Everyone knows Zouk Singapore.
Even if clubbing isn’t your thing, this iconic nightspot is constantly the world top 100 club, putting Singapore night scene on the map.
Most of us grow up remembering the good times we had at the old Jiak Kim establishment.
Some of our memories were forged at the new location, Clark Quay.
Here at Seedly, we only remember the $40 million valuations, when Zouk was sold to Genting Hong Kong back in the year 2015.
Well, we do have some serious addiction with money and numbers.
History and Milestones of Zouk
|1991||Zouk opened in the year 1991, in three warehouses in Jiak Kim Street.
The concept was started by Lincoln Cheng who was then, the executive chairman.
|1995||Zouk was made to close for eight months after staff members, customers and senior managers were arrested for drugs in a major sweep.
32 were arrested.
|2000||Zouk kicked off ZoukOut, an annual rave at Sentosa beach.
The event won Singapore Tourism Board's Best Leisure Event Experience award two times.
|2004||Zouk Kuala Lumpur opened in the year 2004.
Zouk Singapore was given a $7 million renovation
|2015||Zouk Singapore and Zouk Kuala Lumpur became the top 40 clubs in the world for the first time, on the reputable Top 100 Clubs list.

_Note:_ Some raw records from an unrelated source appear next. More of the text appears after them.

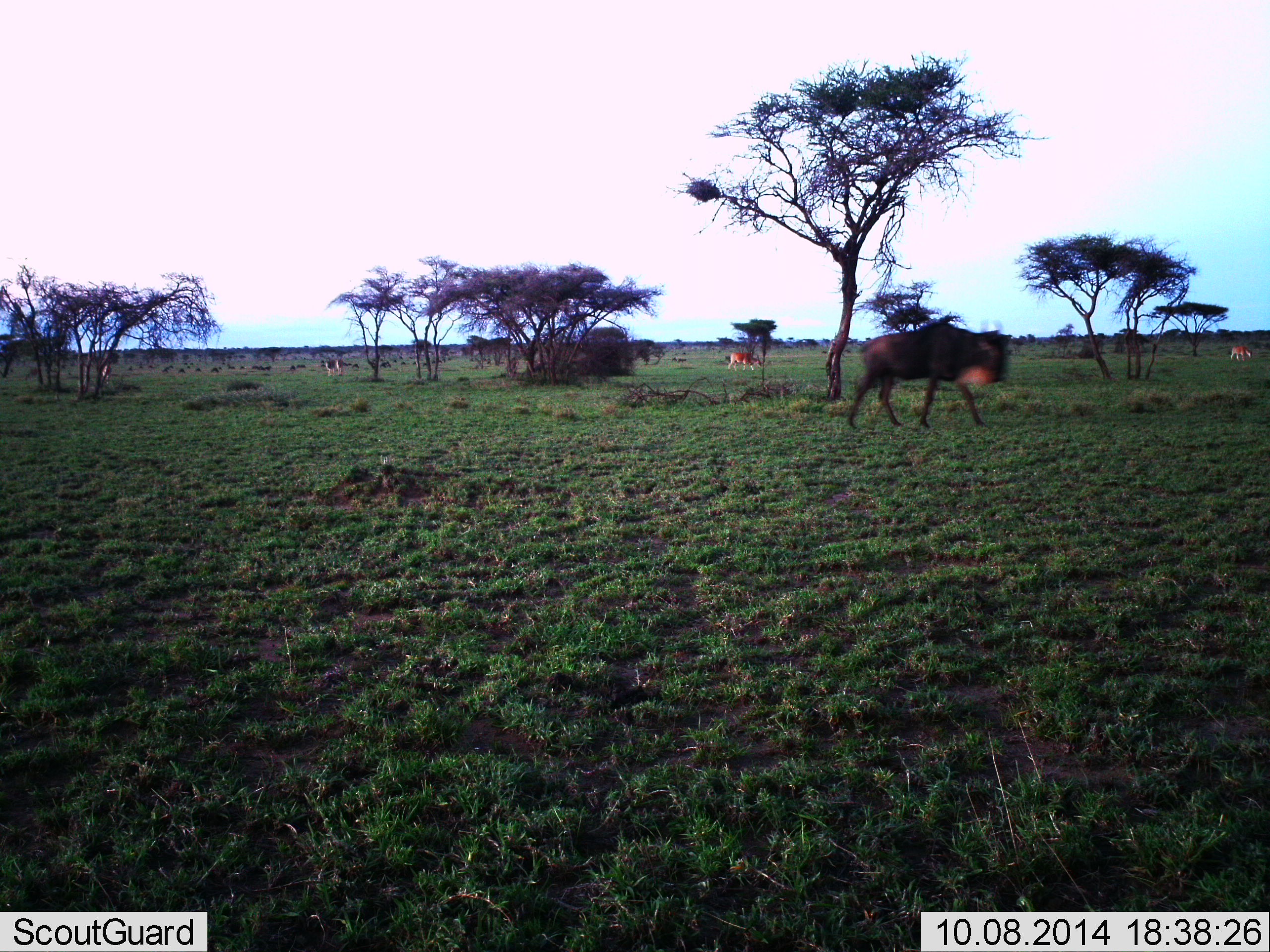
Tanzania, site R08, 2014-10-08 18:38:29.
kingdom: Animalia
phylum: Chordata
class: Mammalia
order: Artiodactyla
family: Bovidae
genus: Connochaetes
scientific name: Connochaetes taurinus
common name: blue wildebeest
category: wildebeest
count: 1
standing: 25%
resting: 0%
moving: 83%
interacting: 0%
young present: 0%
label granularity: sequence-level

|October 2015||Zouk founder, Lincoln Cheng sold Zouk Singapore to Genting Hong Kong. While the sum is undisclosed, audit firm Ernst & Young valued Zouk’s brand and its business to be at S$40 million in the year 2015.|
|2016||Zouk shifts to Clark Quay|
|2017||In 2017, Zouk Singapore earned its highest ranking at number 3 on the Top 100 Clubs list. This is the best result any club across Asia has attained so far.|
|2020||Genting Hong Kong sold Zouk Singapore to Tulipa for S$14 million.|
Zouk Singapore Sold for $14 Million
Zouk Singapore will once again change hands, after being sold for S$14 million, as cash-strapped Genting Hong Kong looks for solutions to generate liquidity.
This sale will give Genting Hong Kong a working capital of about S$1.2 million in cash to work on their financial struggles.

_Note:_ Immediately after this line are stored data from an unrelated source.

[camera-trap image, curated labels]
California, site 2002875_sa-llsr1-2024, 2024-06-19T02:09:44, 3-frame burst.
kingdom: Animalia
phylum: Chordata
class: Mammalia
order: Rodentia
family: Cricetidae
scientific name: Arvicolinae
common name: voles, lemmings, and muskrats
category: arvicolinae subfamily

Why Did Genting Hong Kong Sell Zouk?
If you are wondering what led to the sale, Genting hasn’t been able to pay their creditors since July. This is due to the COVID-19 pandemic that affected the world and severely impacted the revenue of Genting’s cruise ship business.
Genting Hong Kong is said to owed a total of S$4.66 billion as of end July.
Zouk Group was making a loss of close to S$13.97 million before tax since the start of the year 2015.
Who Bought Zouk Singapore?
Zouk Singapore will now be under the hands of Malaysia company, Tulipa, which is owned by the son of Genting Hong Kong’s controlling shareholder.
What’s Next for Zouk Singapore?
There is little change to the core team running Zouk, and there should be no visible change in terms of the way it is being run.
The future of Singapore’s nightlife looks bleak, especially when the employees of the industry were told to be given assistance to “ease their exit”.
The same can be said for karaoke joints.
Despite the Jobs Support Scheme and rental reliefs, these venues ultimately experience losses every day they remain shut.
Of the 320 nightlife establishments, one-third of them are still unable to operate. For some businesses, the cost of operating outweighs the cost of keeping the business shut. This is mainly due to the structure of their establishments and also, the resources required to convert their venue to a food and beverage outlet.